### TASKS
1. Answer these questions from the forum thread below about the R35 GT-R dyno run:
(a) Which owners club is named in the first post?
(b) What percentage does Redlineash suggest adding back for transmission loss?
(c) Which publication's write-up does Redlineash mention?
2. Continue the forum thread below about the R35 GT-R dyno run from the point where it stops.

### EXCERPT TO READ
%%
# R35 GTR dynoed - [email protected]!



## R33_GTS-t (Apr 27, 2005)

R35 Dyno - NAGTROC - The GT-R Owners Club

















This may explain the 'ring time.


----------



## SmigzyGTR (Mar 20, 2006)

sweeeeet


----------



## Spearmint (Aug 7, 2005)

Awesome stuff! 

One day....maybe one day!


----------



## Redlineash (Jul 16, 2007)

*R35 Dyno'd*

Cracking post R33, nice one.

Add back about 15% or so for transmission loss Im guessing to get 550bhp at the crank?!?

Now thats a bit odd. In the Top Gear write up this month they seemed to intimate that the 911 Turbo kept up with a GTR at the top end. Does that mean Porsche are also telling fibs about the 911 Turbo's bhp?

Does seem strange that Nissan are underplaying the bhp by that much though. Surely it would be better saying 550bhp up front!!


----------



## Lith (Oct 5, 2006)
%%
### DATA ROWS
%%
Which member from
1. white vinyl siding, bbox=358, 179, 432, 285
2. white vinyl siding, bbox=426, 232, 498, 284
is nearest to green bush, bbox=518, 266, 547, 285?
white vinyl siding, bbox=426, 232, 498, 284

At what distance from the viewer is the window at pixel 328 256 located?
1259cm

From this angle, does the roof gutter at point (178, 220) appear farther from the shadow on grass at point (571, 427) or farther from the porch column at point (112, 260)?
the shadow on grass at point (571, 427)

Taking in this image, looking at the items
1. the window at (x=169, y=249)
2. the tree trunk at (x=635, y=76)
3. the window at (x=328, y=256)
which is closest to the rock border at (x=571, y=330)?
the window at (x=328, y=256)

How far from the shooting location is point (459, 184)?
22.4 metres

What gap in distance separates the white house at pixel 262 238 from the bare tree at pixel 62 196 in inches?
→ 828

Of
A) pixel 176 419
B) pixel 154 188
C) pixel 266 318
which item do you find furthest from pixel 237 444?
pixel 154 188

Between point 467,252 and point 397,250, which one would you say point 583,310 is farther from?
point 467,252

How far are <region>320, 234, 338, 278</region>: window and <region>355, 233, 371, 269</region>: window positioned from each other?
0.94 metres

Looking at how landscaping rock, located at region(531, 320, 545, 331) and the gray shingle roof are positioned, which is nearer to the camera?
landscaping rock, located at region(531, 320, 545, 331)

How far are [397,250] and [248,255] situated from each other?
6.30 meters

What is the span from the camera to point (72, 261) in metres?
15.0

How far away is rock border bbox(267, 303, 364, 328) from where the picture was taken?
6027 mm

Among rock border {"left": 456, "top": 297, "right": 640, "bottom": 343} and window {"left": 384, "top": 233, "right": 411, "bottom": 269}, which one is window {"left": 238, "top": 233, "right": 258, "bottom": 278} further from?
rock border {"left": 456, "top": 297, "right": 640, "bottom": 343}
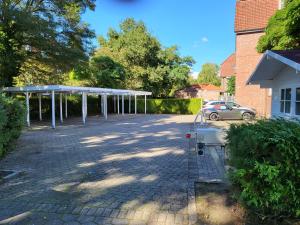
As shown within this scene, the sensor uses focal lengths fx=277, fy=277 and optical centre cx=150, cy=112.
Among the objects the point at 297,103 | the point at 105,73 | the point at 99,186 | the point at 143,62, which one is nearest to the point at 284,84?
the point at 297,103

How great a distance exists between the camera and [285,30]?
36.1ft

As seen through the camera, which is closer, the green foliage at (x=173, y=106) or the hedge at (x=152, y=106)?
the hedge at (x=152, y=106)

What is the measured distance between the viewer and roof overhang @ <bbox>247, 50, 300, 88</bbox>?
8.47 m

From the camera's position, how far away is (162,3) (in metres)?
2.40

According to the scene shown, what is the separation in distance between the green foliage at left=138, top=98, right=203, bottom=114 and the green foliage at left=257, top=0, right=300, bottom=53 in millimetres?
17160

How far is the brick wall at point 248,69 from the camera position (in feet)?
69.4

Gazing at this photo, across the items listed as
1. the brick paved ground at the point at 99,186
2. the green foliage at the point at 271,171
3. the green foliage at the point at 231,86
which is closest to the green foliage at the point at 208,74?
the green foliage at the point at 231,86

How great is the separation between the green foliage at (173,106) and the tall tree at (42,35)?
12179 mm

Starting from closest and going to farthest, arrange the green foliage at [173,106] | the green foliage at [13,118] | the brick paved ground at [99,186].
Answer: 1. the brick paved ground at [99,186]
2. the green foliage at [13,118]
3. the green foliage at [173,106]

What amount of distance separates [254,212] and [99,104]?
1134 inches

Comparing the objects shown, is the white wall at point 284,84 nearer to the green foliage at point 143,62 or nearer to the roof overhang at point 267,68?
the roof overhang at point 267,68

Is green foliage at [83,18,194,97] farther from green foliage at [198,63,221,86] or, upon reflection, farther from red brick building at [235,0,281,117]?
green foliage at [198,63,221,86]

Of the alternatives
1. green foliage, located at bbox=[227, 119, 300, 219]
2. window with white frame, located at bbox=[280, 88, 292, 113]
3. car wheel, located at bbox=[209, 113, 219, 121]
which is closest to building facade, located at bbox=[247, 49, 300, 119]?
window with white frame, located at bbox=[280, 88, 292, 113]

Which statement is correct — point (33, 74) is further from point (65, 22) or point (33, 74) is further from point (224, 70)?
point (224, 70)
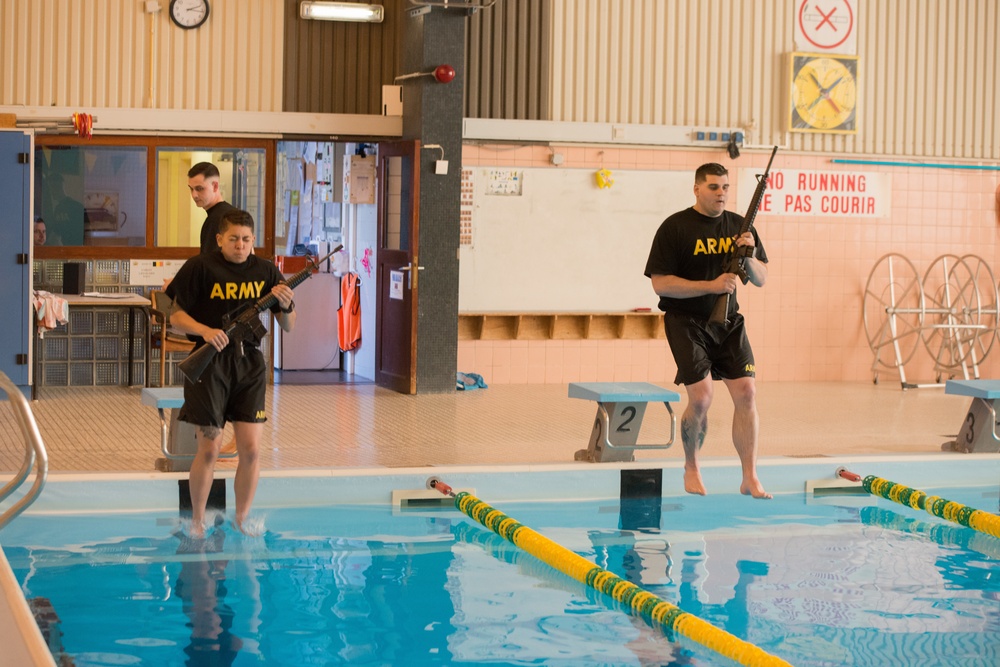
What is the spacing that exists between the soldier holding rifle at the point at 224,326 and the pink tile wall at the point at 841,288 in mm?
6343

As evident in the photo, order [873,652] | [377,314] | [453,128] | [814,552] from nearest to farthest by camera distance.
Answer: [873,652] < [814,552] < [453,128] < [377,314]

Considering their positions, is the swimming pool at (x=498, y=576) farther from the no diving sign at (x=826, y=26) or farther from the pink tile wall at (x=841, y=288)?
the no diving sign at (x=826, y=26)

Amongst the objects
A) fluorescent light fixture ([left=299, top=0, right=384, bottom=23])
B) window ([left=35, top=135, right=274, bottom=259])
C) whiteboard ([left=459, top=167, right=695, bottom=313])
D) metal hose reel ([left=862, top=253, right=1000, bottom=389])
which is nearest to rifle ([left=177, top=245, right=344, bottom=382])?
A: window ([left=35, top=135, right=274, bottom=259])

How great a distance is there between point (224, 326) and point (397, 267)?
576 cm

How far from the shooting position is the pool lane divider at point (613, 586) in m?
4.49

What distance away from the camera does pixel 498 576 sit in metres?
5.83

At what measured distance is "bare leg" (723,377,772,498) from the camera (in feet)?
22.0

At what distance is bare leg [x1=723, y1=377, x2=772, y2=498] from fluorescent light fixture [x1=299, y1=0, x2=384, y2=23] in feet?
20.7

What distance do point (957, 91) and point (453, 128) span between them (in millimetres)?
5599

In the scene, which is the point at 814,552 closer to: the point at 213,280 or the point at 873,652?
the point at 873,652

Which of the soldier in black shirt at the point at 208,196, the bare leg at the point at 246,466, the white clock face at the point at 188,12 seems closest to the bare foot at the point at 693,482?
the bare leg at the point at 246,466

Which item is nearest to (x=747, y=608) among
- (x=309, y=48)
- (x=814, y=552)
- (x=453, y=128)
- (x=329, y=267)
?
(x=814, y=552)

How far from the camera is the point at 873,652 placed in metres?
4.81

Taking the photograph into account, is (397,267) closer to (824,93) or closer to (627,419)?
(627,419)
%%
### OUTPUTS
1.
(a) NAGTROC - The GT-R Owners Club
(b) About 15%
(c) Top Gear

2.
Doesn't the 911 have similar power and weigh a lot less? So if it has less power and weighs less it'd make sense that it could be a little quicker still?


----------



## R33_GTS-t (Apr 27, 2005)

Redlineash said:


> Cracking post R33, nice one.
> 
> Add back about 15% or so for transmission loss Im guessing to get 550bhp at the crank?!?
> 
> ...


Some 911 Turbos make 540+bhp stock and they're 150kg lighter. According to Edmunds, from a mid-revs 4th gear role, the Porsche marginally creeps forward. But is that with overboost?



> From medium revs in 4th gear, with me driving the Nissan and with a passenger on board, the radio countdown allowed us to nail the throttles simultaneously with the cars side by side. The Porsche crawled forward, and I mean crawled, v-e-r-y slowly. It only highlights the supernatural performance of the GT-R.


LOL - the GTR had a passenger.


----------



## Perra (Jan 6, 2002)

Sorry if I´m wrong here but on the top of the right graph it says: "Fly Wheel Power Graph". That´s NOT at the wheels. It just shows that Nissan is correct when they say the car has 480bhp and this one calculates 482. 

/P


----------



## canman (Jul 7, 2001)

Nismo have the same dyno too so you can only assume they've been underquoting the figures.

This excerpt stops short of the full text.